[start of PROVIDED DATA]

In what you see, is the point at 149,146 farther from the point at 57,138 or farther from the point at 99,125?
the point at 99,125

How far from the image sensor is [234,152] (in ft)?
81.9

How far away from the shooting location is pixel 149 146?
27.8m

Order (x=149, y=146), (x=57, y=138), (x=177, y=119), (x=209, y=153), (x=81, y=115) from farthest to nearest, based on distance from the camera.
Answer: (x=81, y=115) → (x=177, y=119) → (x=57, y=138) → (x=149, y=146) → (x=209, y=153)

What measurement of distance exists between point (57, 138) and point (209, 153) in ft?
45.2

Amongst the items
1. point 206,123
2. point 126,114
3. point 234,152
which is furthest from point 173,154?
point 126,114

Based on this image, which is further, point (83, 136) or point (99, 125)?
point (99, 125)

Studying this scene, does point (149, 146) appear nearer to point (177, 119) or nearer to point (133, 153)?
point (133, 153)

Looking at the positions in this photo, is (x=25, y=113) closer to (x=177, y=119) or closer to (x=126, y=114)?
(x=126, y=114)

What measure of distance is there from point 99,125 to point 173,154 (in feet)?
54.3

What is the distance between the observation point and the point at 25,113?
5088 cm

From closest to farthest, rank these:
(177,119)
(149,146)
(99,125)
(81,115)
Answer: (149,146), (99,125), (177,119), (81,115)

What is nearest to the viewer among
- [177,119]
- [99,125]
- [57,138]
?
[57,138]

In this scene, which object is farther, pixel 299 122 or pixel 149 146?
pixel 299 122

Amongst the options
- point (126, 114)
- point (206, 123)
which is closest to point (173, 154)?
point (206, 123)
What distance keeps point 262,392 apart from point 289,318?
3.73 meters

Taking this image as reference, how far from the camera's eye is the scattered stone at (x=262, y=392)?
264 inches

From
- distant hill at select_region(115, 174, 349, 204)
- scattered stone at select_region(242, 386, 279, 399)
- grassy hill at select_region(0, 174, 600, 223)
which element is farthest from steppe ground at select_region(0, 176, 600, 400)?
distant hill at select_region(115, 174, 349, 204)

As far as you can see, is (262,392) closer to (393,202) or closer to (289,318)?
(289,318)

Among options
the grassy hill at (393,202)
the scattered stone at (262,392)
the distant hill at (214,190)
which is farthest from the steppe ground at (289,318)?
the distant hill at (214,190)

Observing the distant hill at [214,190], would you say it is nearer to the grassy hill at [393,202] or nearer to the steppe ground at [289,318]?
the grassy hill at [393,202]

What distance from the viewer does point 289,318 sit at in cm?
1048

[end of PROVIDED DATA]

WHAT THE TASK REQUIRES
Please render all the lines of the entries above as a numbered list, one line per item, omitting the blank lines.

EXERCISE SOLUTION
1. In what you see, is the point at 149,146 farther from the point at 57,138 or farther from the point at 99,125?
2. the point at 99,125
3. How far from the image sensor is [234,152] (in ft)?
4. 81.9
5. How far away from the shooting location is pixel 149 146?
6. 27.8m
7. Order (x=149, y=146), (x=57, y=138), (x=177, y=119), (x=209, y=153), (x=81, y=115) from farthest to nearest, based on distance from the camera.
8. Answer: (x=81, y=115) → (x=177, y=119) → (x=57, y=138) → (x=149, y=146) → (x=209, y=153)
9. What measurement of distance exists between point (57, 138) and point (209, 153) in ft?
10. 45.2
11. Amongst the items
12. 1. point 206,123
13. 2. point 126,114
14. 3. point 234,152
15. which is furthest from point 173,154?
16. point 126,114
17. Based on this image, which is further, point (83, 136) or point (99, 125)?
18. point (99, 125)
19. Studying this scene, does point (149, 146) appear nearer to point (177, 119) or nearer to point (133, 153)?
20. point (133, 153)
21. Looking at the positions in this photo, is (x=25, y=113) closer to (x=177, y=119) or closer to (x=126, y=114)?
22. (x=126, y=114)
23. What measure of distance is there from point 99,125 to point 173,154 (in feet)?
24. 54.3
25. What is the distance between the observation point and the point at 25,113?
26. 5088 cm
27. From closest to farthest, rank these:
28. (177,119)
29. (149,146)
30. (99,125)
31. (81,115)
32. Answer: (149,146), (99,125), (177,119), (81,115)
33. What is nearest to the viewer among
34. - [177,119]
35. - [99,125]
36. - [57,138]
37. ?
38. [57,138]
39. In this scene, which object is farther, pixel 299 122 or pixel 149 146?
40. pixel 299 122
41. Amongst the options
42. - point (126, 114)
43. - point (206, 123)
44. which is closest to point (173, 154)?
45. point (206, 123)
46. What distance keeps point 262,392 apart from point 289,318?
47. 3.73 meters
48. Taking this image as reference, how far from the camera's eye is the scattered stone at (x=262, y=392)?
49. 264 inches
50. From
51. - distant hill at select_region(115, 174, 349, 204)
52. - scattered stone at select_region(242, 386, 279, 399)
53. - grassy hill at select_region(0, 174, 600, 223)
54. which element is farthest from steppe ground at select_region(0, 176, 600, 400)?
55. distant hill at select_region(115, 174, 349, 204)
56. As far as you can see, is (262,392) closer to (393,202) or closer to (289,318)?
57. (289,318)
58. Among options
59. the grassy hill at (393,202)
60. the scattered stone at (262,392)
61. the distant hill at (214,190)
62. which is farthest from the steppe ground at (289,318)?
63. the distant hill at (214,190)
64. Observing the distant hill at [214,190], would you say it is nearer to the grassy hill at [393,202] or nearer to the steppe ground at [289,318]?
65. the grassy hill at [393,202]
66. What distance from the viewer does point 289,318 sit at in cm?
67. 1048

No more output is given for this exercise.